Stateful Signatures Are a Distributed Systems Problem: XMSS/LMS Without Index Reuse

Paper/spec-driven systems note. Theme: PQC that fails because of systems engineering, not math.

TL;DR

Stateful hash-based signatures (XMSS, LMS/HSS) are attractive in post-quantum migrations because their security rests on hash functions and conservative assumptions. But they hide a non-negotiable constraint: each one-time signing key must be used at most once. In practice that means: your signature scheme is only as strong as your crash-consistency and concurrency control. If you cannot guarantee “no index reuse” under retries, rollbacks, snapshots, and partial deployment, you are not deploying PQC — you are deploying a latent signing-key compromise.

Key insight

For XMSS/LMS, correctness is an invariant on durable state. The cryptography is only the leaf function; the security boundary is the state machine that allocates and commits leaf indices.

Key takeaways

Index reuse is catastrophic, not “degraded security”. Treat it like key exfiltration.
The signing counter is a replicated state machine. Build it with linearizability, not best-effort databases.
Crash consistency beats cleverness. Burning indices is acceptable; reusing indices is not.
Rollback attacks are real in cloud/edge fleets. Snapshots, restores, and imaging are an adversary primitive.
Operational evidence is part of the scheme. If you can’t prove which indices were used, you can’t prove you’re still secure.

Introduction (pragmatic abstract: why you should care today)

The supply-chain incident is not “someone broke SHA-256”. It’s usually one of:

a compromised CI signer,
a leaked code-signing key,
a rollback to an old firmware image and a forged update chain,
or an operator restoring a “known good” backup that accidentally rewinds signing state.

In PQC migration programs, stateful hash-based signatures are often proposed for the conservative path: they are standardized, their assumptions are narrow, and they are plausible even under aggressive quantum timelines. (1) (2) (3)

But stateful signatures demand that you treat the signing key as a protocol state.

If you are signing firmware for IIoT devices, you’re signing into an adversarial lifecycle: devices get cloned, images get restored, regional partitions happen, and “just retry” becomes policy. That is exactly the environment where index reuse happens unless you engineer against it.

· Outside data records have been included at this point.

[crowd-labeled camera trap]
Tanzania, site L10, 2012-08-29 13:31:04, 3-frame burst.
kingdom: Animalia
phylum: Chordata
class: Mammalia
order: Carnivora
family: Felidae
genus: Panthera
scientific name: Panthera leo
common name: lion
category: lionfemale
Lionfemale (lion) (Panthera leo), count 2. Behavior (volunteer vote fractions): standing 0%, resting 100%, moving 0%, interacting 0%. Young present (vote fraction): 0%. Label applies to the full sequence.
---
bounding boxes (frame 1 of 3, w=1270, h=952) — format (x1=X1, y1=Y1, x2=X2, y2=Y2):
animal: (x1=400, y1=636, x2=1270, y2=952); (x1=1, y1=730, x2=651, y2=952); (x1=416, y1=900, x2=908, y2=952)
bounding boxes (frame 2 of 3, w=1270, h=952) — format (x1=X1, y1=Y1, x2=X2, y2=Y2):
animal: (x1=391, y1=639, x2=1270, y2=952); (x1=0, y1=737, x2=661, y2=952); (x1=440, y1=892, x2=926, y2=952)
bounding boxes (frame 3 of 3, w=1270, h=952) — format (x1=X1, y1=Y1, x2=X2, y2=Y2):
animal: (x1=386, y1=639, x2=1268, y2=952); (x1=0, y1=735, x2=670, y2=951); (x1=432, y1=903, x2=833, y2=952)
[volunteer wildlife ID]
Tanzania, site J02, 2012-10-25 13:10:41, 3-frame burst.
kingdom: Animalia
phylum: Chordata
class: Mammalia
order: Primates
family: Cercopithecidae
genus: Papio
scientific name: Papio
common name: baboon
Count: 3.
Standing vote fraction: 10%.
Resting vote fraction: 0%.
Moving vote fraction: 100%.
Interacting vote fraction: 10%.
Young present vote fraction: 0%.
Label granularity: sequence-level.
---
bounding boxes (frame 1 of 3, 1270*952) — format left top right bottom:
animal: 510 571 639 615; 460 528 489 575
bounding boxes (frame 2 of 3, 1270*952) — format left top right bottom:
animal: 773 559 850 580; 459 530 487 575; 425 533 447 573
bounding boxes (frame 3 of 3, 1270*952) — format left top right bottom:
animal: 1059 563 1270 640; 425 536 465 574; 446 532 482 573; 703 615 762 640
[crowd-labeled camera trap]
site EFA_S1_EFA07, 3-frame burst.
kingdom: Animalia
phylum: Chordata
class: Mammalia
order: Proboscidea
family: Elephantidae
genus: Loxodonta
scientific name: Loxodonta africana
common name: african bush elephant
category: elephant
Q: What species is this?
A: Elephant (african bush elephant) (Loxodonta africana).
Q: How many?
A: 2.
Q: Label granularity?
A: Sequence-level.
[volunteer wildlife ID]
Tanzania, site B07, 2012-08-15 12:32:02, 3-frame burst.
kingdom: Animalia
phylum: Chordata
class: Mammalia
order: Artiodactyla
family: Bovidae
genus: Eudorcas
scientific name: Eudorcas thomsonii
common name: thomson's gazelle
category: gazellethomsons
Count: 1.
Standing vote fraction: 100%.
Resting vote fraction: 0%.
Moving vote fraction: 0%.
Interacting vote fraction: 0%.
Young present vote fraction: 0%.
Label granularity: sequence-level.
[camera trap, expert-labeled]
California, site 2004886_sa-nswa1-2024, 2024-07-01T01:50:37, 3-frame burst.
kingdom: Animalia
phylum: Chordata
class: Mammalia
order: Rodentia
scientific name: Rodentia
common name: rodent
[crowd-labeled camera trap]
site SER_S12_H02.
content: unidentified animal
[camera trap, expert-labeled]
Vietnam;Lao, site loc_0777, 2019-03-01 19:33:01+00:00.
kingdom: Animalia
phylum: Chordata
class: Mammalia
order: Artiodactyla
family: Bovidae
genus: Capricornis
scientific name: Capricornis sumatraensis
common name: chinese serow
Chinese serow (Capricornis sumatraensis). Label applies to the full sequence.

I’m writing this the way I operate in Chile: fewer slogans, more invariants. If the system can’t fail, you don’t “enable PQC” — you prove that your allocator cannot reuse a leaf index under the failure model you actually have.

Key questions

What is your signing state exactly (counter, tree id, subtree, key epoch)?
Is index allocation linearizable across all signers?
What happens if a signer crashes after producing a signature but before persisting state?
Can an attacker force a rollback of signing state (snapshot restore, disk imaging, DB restore)?
Do you have evidence (logs, receipts, transparency) that binds each signature to a unique index?

Assumptions

I’ll be explicit because “implicit assumptions” become production incidents.

Hash functions behave as modeled (preimage/second-preimage resistance).
Adversary can observe signatures and choose messages (EUF-CMA setting).
Operators can and will restore from backups; edge devices can and will be imaged.
Failures include process crashes, disk-full, partial writes, timeouts, and retries.
Some components may be malicious or compromised (CI worker, signing host), but we still require the non-reuse invariant to hold.

Non-goals

Designing a brand new signature scheme. Use standardized constructions. (1) (2) (3)
Proving detailed cryptographic bounds here. I focus on the systems invariant the proofs depend on.
Solving global supply chain security. I’m isolating the signer state problem.

Security properties

This is what “secure deployment” means in operational terms.

P1 — Unforgeability (EUF-CMA, in the intended threat model)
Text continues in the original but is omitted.